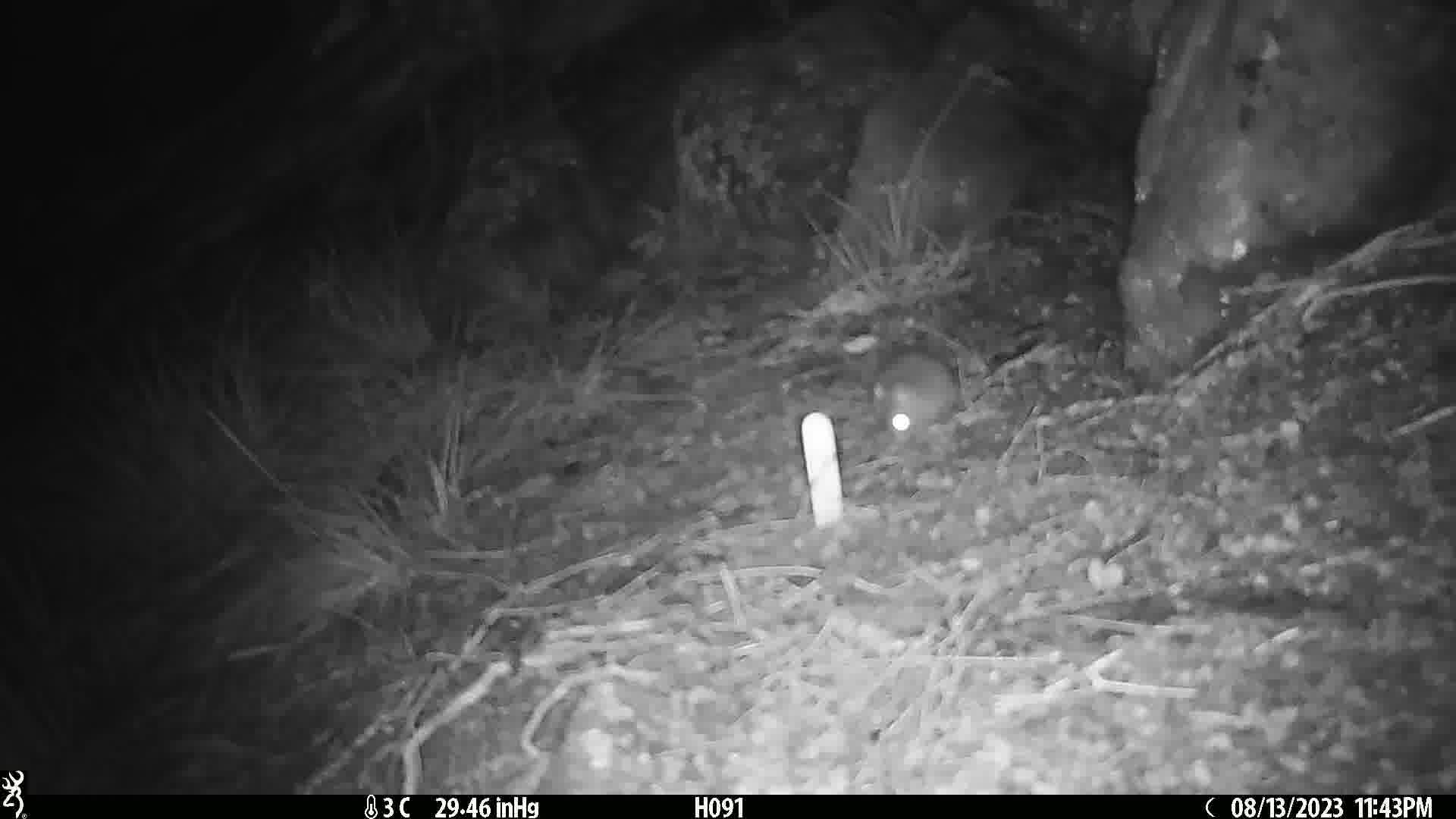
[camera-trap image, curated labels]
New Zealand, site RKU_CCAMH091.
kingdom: Animalia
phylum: Chordata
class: Mammalia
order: Rodentia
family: Muridae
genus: Rattus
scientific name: Rattus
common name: rat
Rat (Rattus).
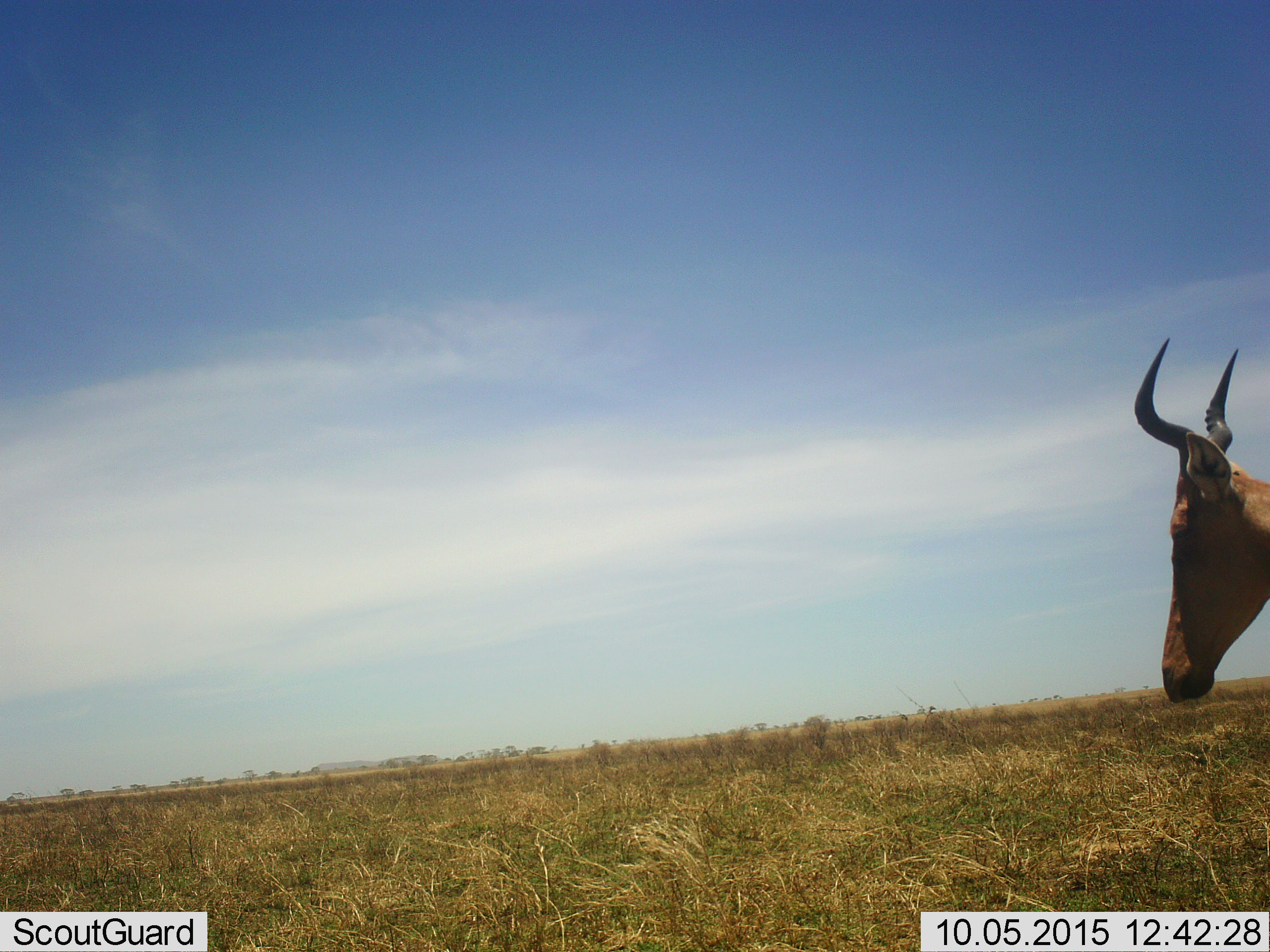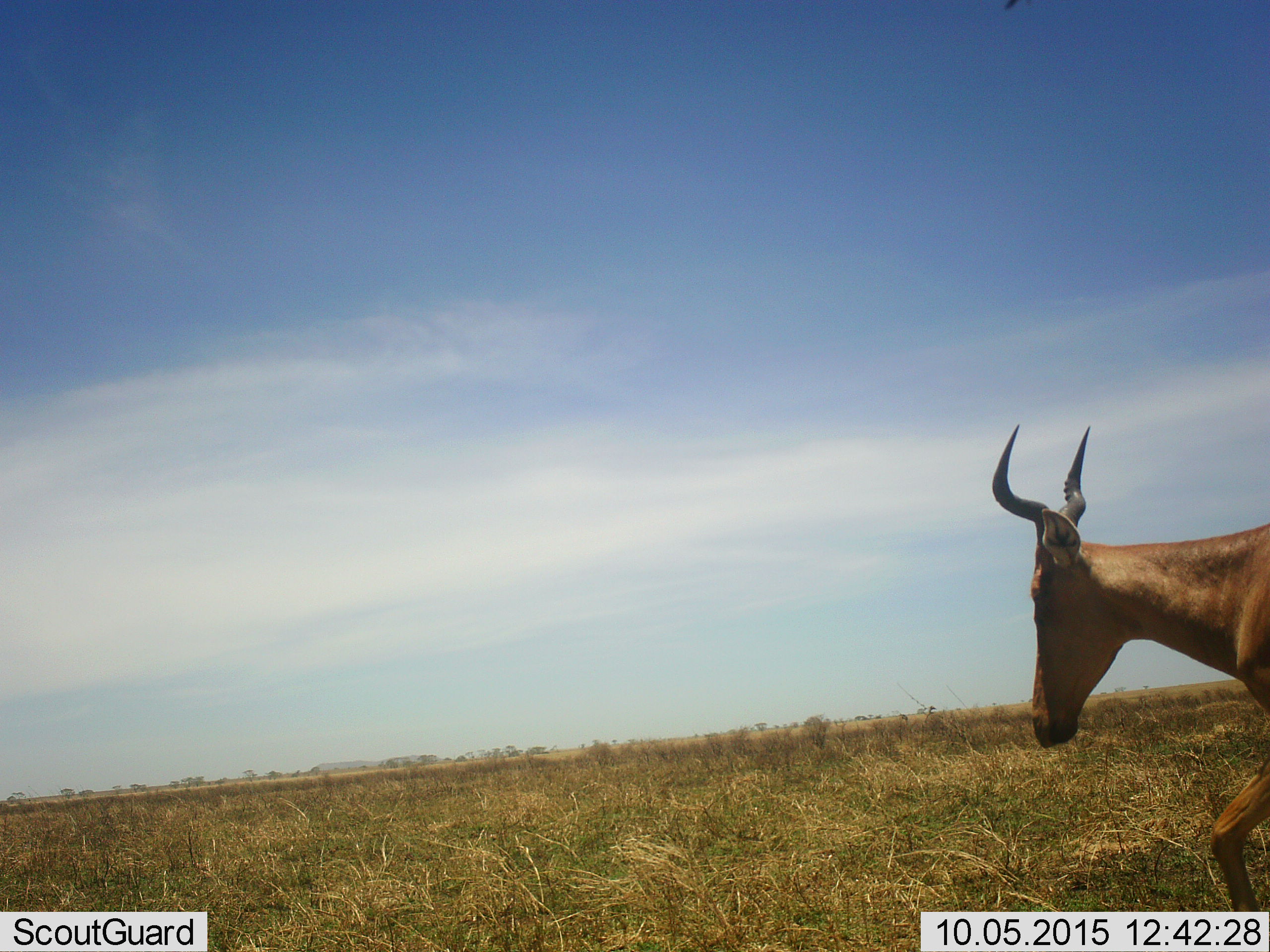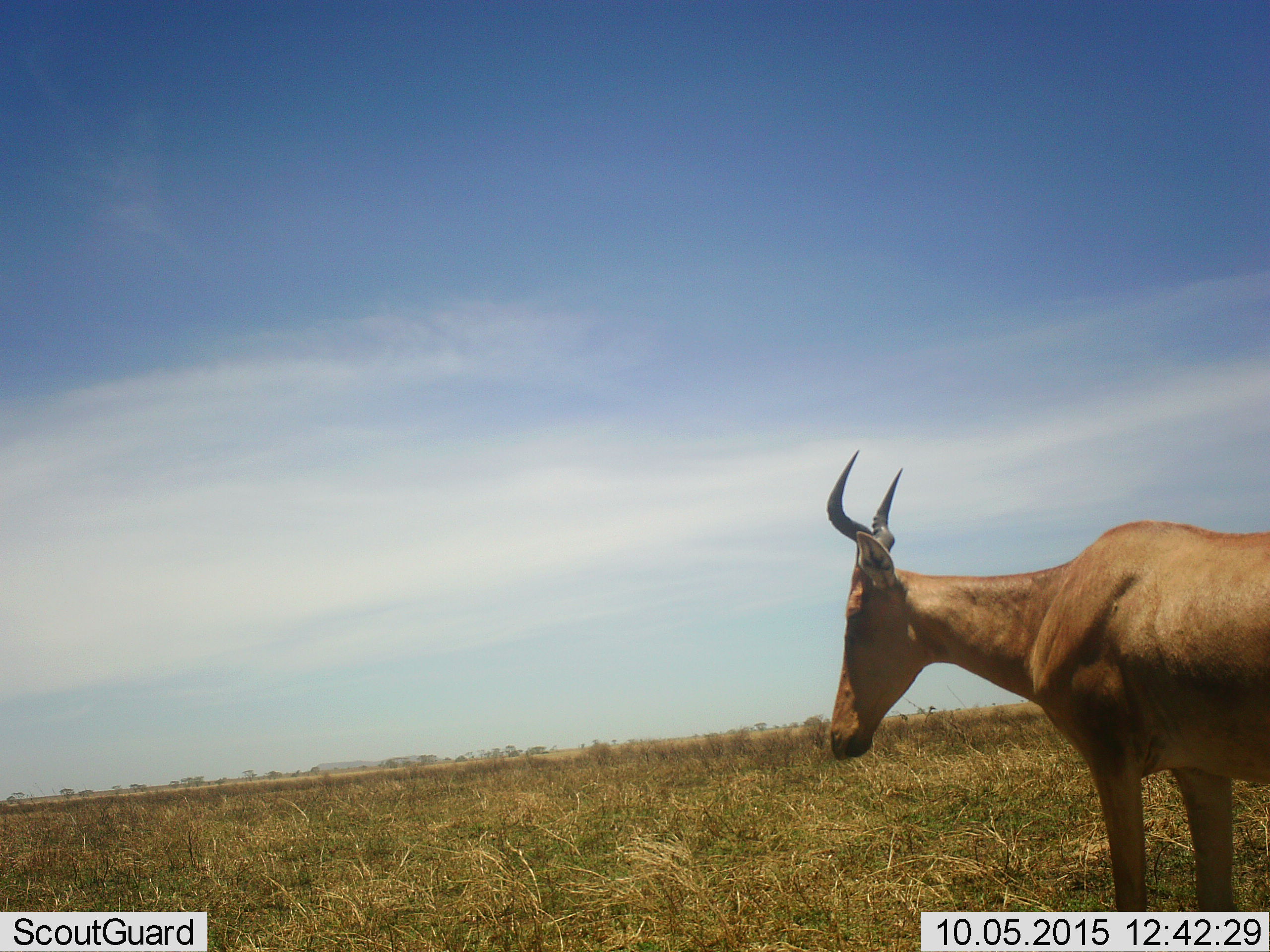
----------
▶ _Aim of the exercise_: Output the whole listing exactly. Pictures stay out.

▶ _Exercise result_:
[camera-trap image, curated labels]
New Zealand, site RKU_CCAMH091.
kingdom: Animalia
phylum: Chordata
class: Mammalia
order: Rodentia
family: Muridae
genus: Rattus
scientific name: Rattus
common name: rat
Rat (Rattus).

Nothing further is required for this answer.